The book, "Start to Finish Chicago: Windy City Mazes," includes depictions of the Lincoln Park Conservatory, the Art Institute's lions and the Field Museum.

Matthew Haussler, the artist behind the mazes, has made a name for himself by creating record-breaking and extremely detailed mazes that show off Chicago's sights.

"There's so much variety and so many different views and landscapes and cityscapes, it was kind of a no-brainer to me to focus on what I see every day," Haussler said.

It took Haussler six months to make the 45 mazes featured in the book. He included icons most will be familiar with (like Cloud Gate/ "the Bean"), as well as spots near to his heart, like a view of the Aragon from the Red Line. Haussler took in that view every day for a year while living and working in Uptown, he said.

And though the mazes are art, Haussler designs them to be entertaining: Each can be solved (solutions are shown at the back of the book), colored in or enjoyed as is.

"I like to watch people get a little bit of excitement in and watch their interest be piqued when they look at my work," Haussler said.

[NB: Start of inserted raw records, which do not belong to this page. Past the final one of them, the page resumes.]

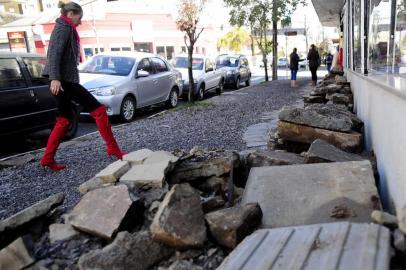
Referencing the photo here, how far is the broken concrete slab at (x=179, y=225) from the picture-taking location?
7.82 ft

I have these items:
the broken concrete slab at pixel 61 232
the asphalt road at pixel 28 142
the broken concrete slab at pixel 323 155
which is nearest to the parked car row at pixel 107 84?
the asphalt road at pixel 28 142

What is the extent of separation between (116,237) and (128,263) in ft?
0.72

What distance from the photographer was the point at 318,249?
1935 mm

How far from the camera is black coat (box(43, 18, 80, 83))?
4.70m

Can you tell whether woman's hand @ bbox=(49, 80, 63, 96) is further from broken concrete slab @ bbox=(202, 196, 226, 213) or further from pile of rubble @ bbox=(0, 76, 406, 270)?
broken concrete slab @ bbox=(202, 196, 226, 213)

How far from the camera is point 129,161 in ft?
12.3

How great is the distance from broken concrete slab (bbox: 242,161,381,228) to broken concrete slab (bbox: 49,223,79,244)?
122cm

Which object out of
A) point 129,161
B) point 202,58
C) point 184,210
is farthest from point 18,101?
point 202,58

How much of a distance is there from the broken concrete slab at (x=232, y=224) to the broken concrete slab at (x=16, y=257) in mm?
1111

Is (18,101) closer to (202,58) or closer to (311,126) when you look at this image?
(311,126)

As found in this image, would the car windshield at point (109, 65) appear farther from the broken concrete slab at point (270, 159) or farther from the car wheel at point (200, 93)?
the broken concrete slab at point (270, 159)

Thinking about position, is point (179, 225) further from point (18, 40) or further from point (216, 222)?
point (18, 40)

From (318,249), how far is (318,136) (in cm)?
250

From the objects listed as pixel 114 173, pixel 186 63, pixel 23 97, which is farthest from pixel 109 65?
pixel 114 173
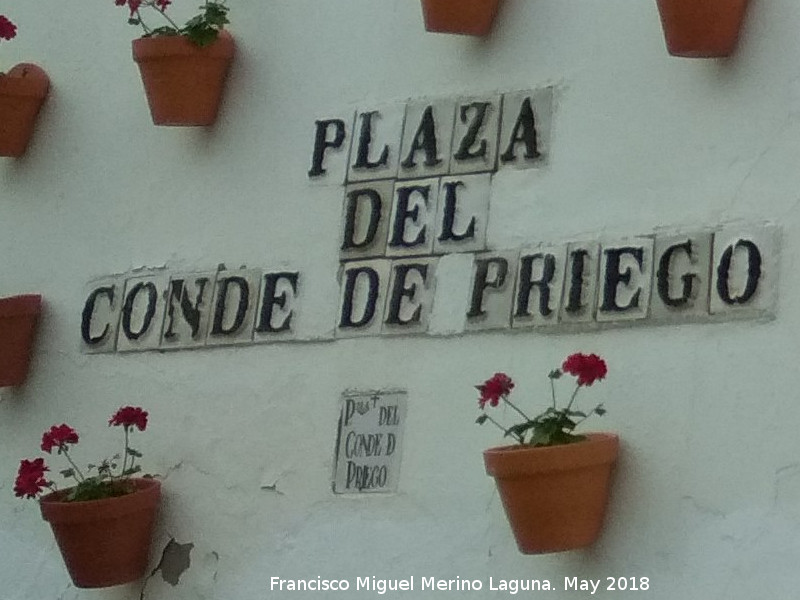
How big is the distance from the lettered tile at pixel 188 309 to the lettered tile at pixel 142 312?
2 centimetres

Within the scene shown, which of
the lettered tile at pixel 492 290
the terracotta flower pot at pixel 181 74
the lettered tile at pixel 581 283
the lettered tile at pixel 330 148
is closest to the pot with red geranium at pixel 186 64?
the terracotta flower pot at pixel 181 74

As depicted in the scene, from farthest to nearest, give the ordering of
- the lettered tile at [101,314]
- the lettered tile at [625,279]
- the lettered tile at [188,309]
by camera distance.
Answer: the lettered tile at [101,314], the lettered tile at [188,309], the lettered tile at [625,279]

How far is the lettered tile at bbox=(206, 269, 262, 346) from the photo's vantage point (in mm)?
2693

Some people can go through the mazes in a few minutes and say they're too easy, Haussler said, while others find them too difficult. It's hard for him to judge the intensity since he makes them, but they are are more difficult than what you'd face on a restaurant placemat, he said.

Still, he promised, "They're not as hard as they look."

Haussler has made mazes as art since 2009. Though he does draw people and animals (one of the book's mazes features a Lincoln Park Zoo zebra), he said buildings are "a little more fun."

Haussler also makes maze books for children and he's working on mazes that show scenes from Chicago's "sister cities," including Galway in Ireland.

People have asked Haussler if it bothers him that people see his art as a game, he said, but he likes that people find his work entertaining.

"You're supposed to enjoy it. [It's] supposed to be fun," Haussler said. "Making a hobby to a career is what everyone dreams of."